Watch for potential red flags
Some resumes have warning signs of potential problems that may outweigh a job seeker’s abilities and experience. some of the red flags to keep in mind while you evaluate resumes:
- Employment gaps — As you’re reviewing an applicant’s employment history, look at the career timeline and the gaps between jobs.
- Excessive job-hopping — Job hopping is more common in younger generations and can be a sign of ambition. But job hops every year is certainly not acceptable. For someone to deliver their KRA @ 100% of expectations will take anywhere between 6-8 months from their onboarding.
- Start-stop career — A resume with a series of jobs with no increase in responsibility could suggest a lack of career direction or desired skills.
- Typos & Grammatical errors — Given all the online text editors and some of the sophisticated tools inbuilt in the word processing software, there should be no excuse for a resume that is full of typos and grammatical errors. Job seekers who submit messy documents demonstrate a lack of attention to detail, a real liability in most fields.
- Extraneous information — An exciting hobby or two requiring relevant skills could make a candidate stand out from the crowd. However, resumes that over-emphasise personal interests suggest the job seeker is looking to fill space or that they view their career as a side activity.
Pay attention to Jargons and Buzzwords
Some candidates use ambiguous language to cover up for lack of experience or knowledge.

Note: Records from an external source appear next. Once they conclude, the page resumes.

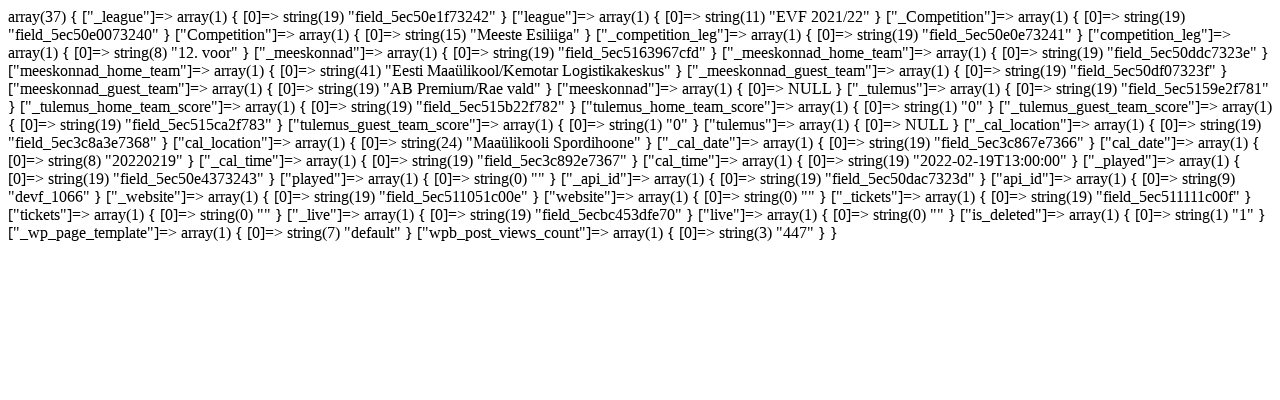

--- FILE ---
content_type: text/html; charset=UTF-8
request_url: https://volley.ee/kalender/devf_1066/
body_size: 472
content:
array(37) {
  ["_league"]=>
  array(1) {
    [0]=>
    string(19) "field_5ec50e1f73242"
  }
  ["league"]=>
  array(1) {
    [0]=>
    string(11) "EVF 2021/22"
  }
  ["_Competition"]=>
  array(1) {
    [0]=>
    string(19) "field_5ec50e0073240"
  }
  ["Competition"]=>
  array(1) {
    [0]=>
    string(15) "Meeste Esiliiga"
  }
  ["_competition_leg"]=>
  array(1) {
    [0]=>
    string(19) "field_5ec50e0e73241"
  }
  ["competition_leg"]=>
  array(1) {
    [0]=>
    string(8) "12. voor"
  }
  ["_meeskonnad"]=>
  array(1) {
    [0]=>
    string(19) "field_5ec5163967cfd"
  }
  ["_meeskonnad_home_team"]=>
  array(1) {
    [0]=>
    string(19) "field_5ec50ddc7323e"
  }
  ["meeskonnad_home_team"]=>
  array(1) {
    [0]=>
    string(41) "Eesti Maaülikool/Kemotar Logistikakeskus"
  }
  ["_meeskonnad_guest_team"]=>
  array(1) {
    [0]=>
    string(19) "field_5ec50df07323f"
  }
  ["meeskonnad_guest_team"]=>
  array(1) {
    [0]=>
    string(19) "AB Premium/Rae vald"
  }
  ["meeskonnad"]=>
  array(1) {
    [0]=>
    NULL
  }
  ["_tulemus"]=>
  array(1) {
    [0]=>
    string(19) "field_5ec5159e2f781"
  }
  ["_tulemus_home_team_score"]=>
  array(1) {
    [0]=>
    string(19) "field_5ec515b22f782"
  }
  ["tulemus_home_team_score"]=>
  array(1) {
    [0]=>
    string(1) "0"
  }
  ["_tulemus_guest_team_score"]=>
  array(1) {
    [0]=>
    string(19) "field_5ec515ca2f783"
  }
  ["tulemus_guest_team_score"]=>
  array(1) {
    [0]=>
    string(1) "0"
  }
  ["tulemus"]=>
  array(1) {
    [0]=>
    NULL
  }
  ["_cal_location"]=>
  array(1) {
    [0]=>
    string(19) "field_5ec3c8a3e7368"
  }
  ["cal_location"]=>
  array(1) {
    [0]=>
    string(24) "Maaülikooli Spordihoone"
  }
  ["_cal_date"]=>
  array(1) {
    [0]=>
    string(19) "field_5ec3c867e7366"
  }
  ["cal_date"]=>
  array(1) {
    [0]=>
    string(8) "20220219"
  }
  ["_cal_time"]=>
  array(1) {
    [0]=>
    string(19) "field_5ec3c892e7367"
  }
  ["cal_time"]=>
  array(1) {
    [0]=>
    string(19) "2022-02-19T13:00:00"
  }
  ["_played"]=>
  array(1) {
    [0]=>
    string(19) "field_5ec50e4373243"
  }
  ["played"]=>
  array(1) {
    [0]=>
    string(0) ""
  }
  ["_api_id"]=>
  array(1) {
    [0]=>
    string(19) "field_5ec50dac7323d"
  }
  ["api_id"]=>
  array(1) {
    [0]=>
    string(9) "devf_1066"
  }
  ["_website"]=>
  array(1) {
    [0]=>
    string(19) "field_5ec511051c00e"
  }
  ["website"]=>
  array(1) {
    [0]=>
    string(0) ""
  }
  ["_tickets"]=>
  array(1) {
    [0]=>
    string(19) "field_5ec511111c00f"
  }
  ["tickets"]=>
  array(1) {
    [0]=>
    string(0) ""
  }
  ["_live"]=>
  array(1) {
    [0]=>
    string(19) "field_5ecbc453dfe70"
  }
  ["live"]=>
  array(1) {
    [0]=>
    string(0) ""
  }
  ["is_deleted"]=>
  array(1) {
    [0]=>
    string(1) "1"
  }
  ["_wp_page_template"]=>
  array(1) {
    [0]=>
    string(7) "default"
  }
  ["wpb_post_views_count"]=>
  array(1) {
    [0]=>
    string(3) "447"
  }
}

Watch for jargon and buzzwords that are used to make a candidate sound smart but may cover up a lack of expertise.
Get the details:
Great candidates don’t just tell. They show. Rather than merely describing their job responsibilities, savvy job seekers include examples of how they added value to their company: by saving money, streamlining a process or negotiating discounts with vendors. The best way to represent this is – data, percentages, dollars or other expressions of quantitative impact. Your mission when screening a resume is to identify Podium Finishers for your organisation, so don’t settle for resumes that are heavy on the right keywords but short on specifics.